TASK SET:
1. According to the passage on Siopis's painting Love, under what title was the body of work that includes the painting first exhibited?
2. Summarize the passage on Siopis's painting Love in two sentences.
3. Resume the passage on Siopis's painting Love after its last sentence.
Begin QUOTED TEXT
Yearning for this safety, Love describes an absence of touch – the loss of intimacy through which loneliness seeps in. Two frigid figures lie side by side, estranged even in their nearness. One partner has turned away, withdrawn and detached, while the other lies awake, adrift in thought. Siopis reflects, “What we don’t experience directly, we imagine. And imagination has its own way with horror, filling our minds with images that get under the skin of our most intimate relationships.” As her head droops with heaviness, the painted figure drifts to the place where imagination and experience converge, reflecting on the vicissitudes of love grown bitter. Glazed in glue, the bed feels cold and the bodies distant. Only her hands, holding each other, glow warmly. The gesture is enigmatic, as is the red pigment that reveals her form beneath the sheets. “Shame floods, colouring the outer surface of the body with its visible sign: blushing,” Griselda Pollock writes in her response to Siopis’s exhibition Three Essays on Shame (2005). “But it can also be the hidden shame that no one knows. It is other. The other that can heat and colour my body and silence my tongue.” In concealing her genitalia with this embrace, the figure invokes the weight of shame – that of desire and womanhood – a theme that Siopis so often speaks to in her works. Yet there remains a sense of ambiguity within this act: is it blushing, or warming with the possibility of change? 

Love is part of a body of work first exhibited under the title Lasso – a word the artist describes as double-edged. It implies the risk of being subject to others’ violence, or an understanding and acceptance that suffering is an integral part of the world. Siopis uses this tension to explore both vulnerability’s ache and its potential for transformation. Gerrit Olivier suggests that even when Siopis’s work “deals with instability or despair, it is never despairing; instead, it is affirming and exhilarating, alert to the aliveness we can discover in the world and in ourselves.”
End QUOTED TEXT
Begin SUPPLIED MATERIAL
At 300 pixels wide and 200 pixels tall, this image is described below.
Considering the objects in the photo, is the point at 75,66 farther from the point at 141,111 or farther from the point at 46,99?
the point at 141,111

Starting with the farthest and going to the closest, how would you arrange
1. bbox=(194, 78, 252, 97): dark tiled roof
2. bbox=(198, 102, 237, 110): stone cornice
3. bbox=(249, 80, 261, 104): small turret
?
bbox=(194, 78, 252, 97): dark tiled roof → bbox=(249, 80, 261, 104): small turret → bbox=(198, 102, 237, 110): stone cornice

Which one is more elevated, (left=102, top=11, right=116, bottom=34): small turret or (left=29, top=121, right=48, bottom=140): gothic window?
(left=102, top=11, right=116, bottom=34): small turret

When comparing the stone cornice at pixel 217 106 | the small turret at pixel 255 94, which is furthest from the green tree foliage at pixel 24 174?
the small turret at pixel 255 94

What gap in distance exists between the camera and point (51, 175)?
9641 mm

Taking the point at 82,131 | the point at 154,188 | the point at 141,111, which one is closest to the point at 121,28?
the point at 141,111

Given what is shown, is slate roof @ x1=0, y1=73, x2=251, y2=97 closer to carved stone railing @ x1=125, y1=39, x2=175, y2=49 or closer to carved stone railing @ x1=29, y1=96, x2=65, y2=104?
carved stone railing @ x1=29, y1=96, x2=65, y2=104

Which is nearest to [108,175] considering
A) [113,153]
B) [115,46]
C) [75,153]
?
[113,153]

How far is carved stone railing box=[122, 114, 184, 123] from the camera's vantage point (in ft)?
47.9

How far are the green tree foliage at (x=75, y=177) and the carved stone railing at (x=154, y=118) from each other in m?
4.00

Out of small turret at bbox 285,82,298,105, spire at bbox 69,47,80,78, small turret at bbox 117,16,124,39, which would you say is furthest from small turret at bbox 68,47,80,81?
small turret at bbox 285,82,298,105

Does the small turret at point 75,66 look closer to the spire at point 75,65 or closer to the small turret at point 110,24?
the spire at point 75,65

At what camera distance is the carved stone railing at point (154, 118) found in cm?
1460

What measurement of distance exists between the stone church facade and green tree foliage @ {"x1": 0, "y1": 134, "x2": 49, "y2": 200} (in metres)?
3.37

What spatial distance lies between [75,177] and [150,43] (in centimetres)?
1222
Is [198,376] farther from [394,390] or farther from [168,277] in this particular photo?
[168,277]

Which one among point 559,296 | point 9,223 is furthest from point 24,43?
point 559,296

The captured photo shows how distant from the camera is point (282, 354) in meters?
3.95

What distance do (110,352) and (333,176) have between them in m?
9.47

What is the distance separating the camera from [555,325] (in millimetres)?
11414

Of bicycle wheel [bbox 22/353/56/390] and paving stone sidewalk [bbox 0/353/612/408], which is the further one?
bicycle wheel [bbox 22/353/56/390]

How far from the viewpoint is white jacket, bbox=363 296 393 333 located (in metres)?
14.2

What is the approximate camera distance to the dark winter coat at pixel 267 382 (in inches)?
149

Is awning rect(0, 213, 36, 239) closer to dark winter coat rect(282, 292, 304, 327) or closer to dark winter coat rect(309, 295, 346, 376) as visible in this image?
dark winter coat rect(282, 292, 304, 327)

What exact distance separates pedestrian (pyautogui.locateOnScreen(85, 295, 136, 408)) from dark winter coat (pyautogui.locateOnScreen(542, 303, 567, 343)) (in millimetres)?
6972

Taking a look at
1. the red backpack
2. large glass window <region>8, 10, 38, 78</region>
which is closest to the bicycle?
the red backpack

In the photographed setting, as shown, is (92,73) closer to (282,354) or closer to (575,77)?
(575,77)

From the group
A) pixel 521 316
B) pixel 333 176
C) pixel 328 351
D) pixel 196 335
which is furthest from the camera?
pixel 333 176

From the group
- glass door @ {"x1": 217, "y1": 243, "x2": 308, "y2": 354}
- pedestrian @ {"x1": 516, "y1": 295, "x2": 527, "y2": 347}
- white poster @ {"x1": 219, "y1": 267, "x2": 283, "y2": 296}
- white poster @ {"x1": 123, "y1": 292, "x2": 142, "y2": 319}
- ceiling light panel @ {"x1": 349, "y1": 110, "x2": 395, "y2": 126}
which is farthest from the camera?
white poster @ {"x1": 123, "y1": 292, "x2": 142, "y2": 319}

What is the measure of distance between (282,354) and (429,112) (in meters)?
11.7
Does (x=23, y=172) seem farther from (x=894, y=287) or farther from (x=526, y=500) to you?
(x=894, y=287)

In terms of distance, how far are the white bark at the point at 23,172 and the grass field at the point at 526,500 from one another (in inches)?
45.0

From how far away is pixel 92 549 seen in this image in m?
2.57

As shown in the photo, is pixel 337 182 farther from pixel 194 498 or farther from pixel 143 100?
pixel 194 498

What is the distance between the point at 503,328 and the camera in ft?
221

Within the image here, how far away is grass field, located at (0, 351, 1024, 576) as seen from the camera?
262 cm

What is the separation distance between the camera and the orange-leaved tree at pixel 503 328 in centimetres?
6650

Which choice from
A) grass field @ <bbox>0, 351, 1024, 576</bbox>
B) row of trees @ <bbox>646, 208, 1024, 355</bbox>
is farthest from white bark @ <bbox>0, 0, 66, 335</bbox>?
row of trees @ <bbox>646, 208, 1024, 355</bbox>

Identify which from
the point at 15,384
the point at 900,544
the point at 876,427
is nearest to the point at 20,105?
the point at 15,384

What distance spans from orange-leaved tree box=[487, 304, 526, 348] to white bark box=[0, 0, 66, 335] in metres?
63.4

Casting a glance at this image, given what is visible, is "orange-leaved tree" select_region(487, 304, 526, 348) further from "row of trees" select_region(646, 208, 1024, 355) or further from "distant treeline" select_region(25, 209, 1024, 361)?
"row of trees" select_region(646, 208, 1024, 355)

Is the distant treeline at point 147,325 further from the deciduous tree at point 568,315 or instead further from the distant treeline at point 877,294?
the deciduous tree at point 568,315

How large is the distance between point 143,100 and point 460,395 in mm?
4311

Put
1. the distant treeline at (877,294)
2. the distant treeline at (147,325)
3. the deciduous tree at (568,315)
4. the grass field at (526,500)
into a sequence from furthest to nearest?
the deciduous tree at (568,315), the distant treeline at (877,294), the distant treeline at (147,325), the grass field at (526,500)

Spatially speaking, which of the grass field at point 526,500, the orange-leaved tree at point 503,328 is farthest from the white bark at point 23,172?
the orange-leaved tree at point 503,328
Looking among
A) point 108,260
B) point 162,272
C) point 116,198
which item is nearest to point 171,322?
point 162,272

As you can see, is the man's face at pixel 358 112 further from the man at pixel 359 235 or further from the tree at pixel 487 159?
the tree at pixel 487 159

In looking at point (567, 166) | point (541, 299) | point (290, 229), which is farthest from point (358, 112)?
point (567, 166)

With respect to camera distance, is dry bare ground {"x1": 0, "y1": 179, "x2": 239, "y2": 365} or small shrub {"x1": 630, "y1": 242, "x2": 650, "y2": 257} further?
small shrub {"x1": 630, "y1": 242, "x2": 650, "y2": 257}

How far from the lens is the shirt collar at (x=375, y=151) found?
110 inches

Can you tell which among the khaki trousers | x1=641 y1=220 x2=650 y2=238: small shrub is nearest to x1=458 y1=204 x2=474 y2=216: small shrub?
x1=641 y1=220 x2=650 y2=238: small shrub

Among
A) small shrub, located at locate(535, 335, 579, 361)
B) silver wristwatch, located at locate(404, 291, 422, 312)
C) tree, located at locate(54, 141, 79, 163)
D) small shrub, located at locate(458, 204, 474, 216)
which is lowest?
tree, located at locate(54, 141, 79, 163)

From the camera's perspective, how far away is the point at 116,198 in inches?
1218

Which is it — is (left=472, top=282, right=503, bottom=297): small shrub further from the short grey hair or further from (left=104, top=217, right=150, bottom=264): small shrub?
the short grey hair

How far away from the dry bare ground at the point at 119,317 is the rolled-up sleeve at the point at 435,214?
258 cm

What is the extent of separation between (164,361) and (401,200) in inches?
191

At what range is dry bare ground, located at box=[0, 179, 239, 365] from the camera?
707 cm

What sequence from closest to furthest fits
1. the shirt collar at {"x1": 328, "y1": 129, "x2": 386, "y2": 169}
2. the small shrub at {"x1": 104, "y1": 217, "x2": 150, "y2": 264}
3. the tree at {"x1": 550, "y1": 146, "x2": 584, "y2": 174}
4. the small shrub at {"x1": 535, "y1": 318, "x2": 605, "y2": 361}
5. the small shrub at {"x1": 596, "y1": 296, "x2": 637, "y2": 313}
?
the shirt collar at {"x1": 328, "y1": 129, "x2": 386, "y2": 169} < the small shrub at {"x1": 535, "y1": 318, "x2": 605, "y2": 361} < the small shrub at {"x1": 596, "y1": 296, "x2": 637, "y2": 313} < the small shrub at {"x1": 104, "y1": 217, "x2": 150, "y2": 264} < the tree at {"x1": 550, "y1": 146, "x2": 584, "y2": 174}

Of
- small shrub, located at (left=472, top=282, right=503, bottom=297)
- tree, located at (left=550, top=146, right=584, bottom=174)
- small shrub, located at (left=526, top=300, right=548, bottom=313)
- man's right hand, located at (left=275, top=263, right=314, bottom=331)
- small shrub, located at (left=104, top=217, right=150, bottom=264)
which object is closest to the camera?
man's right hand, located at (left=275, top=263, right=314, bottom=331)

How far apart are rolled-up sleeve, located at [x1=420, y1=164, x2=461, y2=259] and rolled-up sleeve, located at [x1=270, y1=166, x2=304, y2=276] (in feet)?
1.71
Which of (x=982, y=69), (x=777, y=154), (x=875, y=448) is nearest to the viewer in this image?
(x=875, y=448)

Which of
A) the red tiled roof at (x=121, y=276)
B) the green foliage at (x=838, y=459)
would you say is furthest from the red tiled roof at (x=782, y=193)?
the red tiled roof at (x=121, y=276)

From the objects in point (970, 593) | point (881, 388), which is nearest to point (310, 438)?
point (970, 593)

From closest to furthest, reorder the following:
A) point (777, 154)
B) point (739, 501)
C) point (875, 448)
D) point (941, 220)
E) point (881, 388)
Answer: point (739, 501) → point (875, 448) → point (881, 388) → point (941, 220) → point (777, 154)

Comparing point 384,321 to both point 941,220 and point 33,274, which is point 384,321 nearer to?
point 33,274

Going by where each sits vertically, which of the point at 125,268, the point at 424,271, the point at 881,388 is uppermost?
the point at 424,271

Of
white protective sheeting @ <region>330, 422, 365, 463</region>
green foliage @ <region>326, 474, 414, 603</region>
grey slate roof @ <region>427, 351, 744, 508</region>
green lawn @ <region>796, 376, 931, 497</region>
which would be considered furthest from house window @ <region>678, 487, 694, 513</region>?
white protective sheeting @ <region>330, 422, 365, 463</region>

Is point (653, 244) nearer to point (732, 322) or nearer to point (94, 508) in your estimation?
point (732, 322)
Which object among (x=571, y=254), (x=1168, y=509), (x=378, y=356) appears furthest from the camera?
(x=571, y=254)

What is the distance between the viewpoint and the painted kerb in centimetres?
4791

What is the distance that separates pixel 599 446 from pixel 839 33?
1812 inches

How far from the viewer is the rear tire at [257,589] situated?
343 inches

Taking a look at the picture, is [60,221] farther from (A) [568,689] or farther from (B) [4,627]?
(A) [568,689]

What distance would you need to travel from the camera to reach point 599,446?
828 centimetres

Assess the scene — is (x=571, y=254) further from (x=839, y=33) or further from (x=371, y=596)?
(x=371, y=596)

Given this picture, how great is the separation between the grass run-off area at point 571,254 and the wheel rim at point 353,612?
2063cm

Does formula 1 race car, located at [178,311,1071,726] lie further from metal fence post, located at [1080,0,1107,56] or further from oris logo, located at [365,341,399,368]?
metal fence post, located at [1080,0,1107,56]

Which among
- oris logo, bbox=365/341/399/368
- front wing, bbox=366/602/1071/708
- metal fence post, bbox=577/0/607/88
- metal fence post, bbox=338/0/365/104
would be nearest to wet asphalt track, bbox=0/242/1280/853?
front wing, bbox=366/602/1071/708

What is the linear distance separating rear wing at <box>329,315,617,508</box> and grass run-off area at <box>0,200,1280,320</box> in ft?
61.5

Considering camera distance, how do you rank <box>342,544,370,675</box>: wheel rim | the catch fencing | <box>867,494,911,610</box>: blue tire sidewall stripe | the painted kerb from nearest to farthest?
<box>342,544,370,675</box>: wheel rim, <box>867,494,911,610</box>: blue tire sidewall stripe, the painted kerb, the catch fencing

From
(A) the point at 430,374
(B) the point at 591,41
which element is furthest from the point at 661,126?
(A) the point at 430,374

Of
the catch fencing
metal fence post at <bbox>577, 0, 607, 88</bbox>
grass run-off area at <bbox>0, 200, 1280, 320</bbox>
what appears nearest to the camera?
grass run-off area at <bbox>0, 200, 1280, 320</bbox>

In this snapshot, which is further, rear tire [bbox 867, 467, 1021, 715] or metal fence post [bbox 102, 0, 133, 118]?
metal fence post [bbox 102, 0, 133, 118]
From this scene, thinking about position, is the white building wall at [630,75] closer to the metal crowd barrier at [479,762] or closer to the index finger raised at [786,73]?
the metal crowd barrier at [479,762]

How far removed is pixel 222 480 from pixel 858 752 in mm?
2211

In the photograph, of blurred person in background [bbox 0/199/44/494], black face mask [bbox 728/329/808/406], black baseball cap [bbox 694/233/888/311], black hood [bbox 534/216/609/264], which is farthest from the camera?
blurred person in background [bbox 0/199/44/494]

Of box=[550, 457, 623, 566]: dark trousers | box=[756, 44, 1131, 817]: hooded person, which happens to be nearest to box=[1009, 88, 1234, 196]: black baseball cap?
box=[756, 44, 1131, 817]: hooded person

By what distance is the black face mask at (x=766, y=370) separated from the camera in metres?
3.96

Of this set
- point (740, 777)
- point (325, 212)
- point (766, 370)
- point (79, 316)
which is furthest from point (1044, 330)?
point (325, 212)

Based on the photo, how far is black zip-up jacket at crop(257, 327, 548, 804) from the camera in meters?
End SUPPLIED MATERIAL
SET OF ANSWERS:
1. Lasso

2. Siopis's painting Love shows two figures lying side by side yet estranged in a cold, glue-glazed bed, with one partner turned away and the other awake, her warmly glowing hands concealing her genitalia in a gesture that invokes shame but stays ambiguous. The painting belongs to a body of work first exhibited as Lasso, a double-edged word that Siopis uses to explore both vulnerability's ache and its potential for transformation.

3.
b.1953, Vryburg; works in Cape Town

In describing Penny Siopis’ practice, a necessary caveat: it is too slippery in form, too wide-ranging in ambition, to be distilled to pithy statement. Hers is an “aesthetic of accumulation,” a logic of excess, a hoarding of signs. Edges, boundary lines, beginnings and endings, states of change – these are among the subjects that inform her enquiries. As to a single preoccupation, the artist offers residue. A ‘historical materialist’, Siopis looks to the traces of past action, asks after the vibrancy of artefacts made and found, what they might recall of their provenance. She moves between modes with limber agility, playing the roles of both artist and archivist. While predominantly a painter, Siopis’ practice extends to include found film and objects in a sustained meditation on trauma as it appears, the artist writes, “in material amalgam.” From her early ‘history’ paintings to Will, a growing collection of objects and their anecdotes to be bequeathed to friends and family at the artist’s death, loss (past, forthcoming) is a constant undertone. Pursuing a “poetics of vulnerability”, Siopis transcribes, however obliquely, shared and individual griefs – punctuated by small moments of tactile transcendence – in the inherited images and historical flotsam, in the residue, with which she works.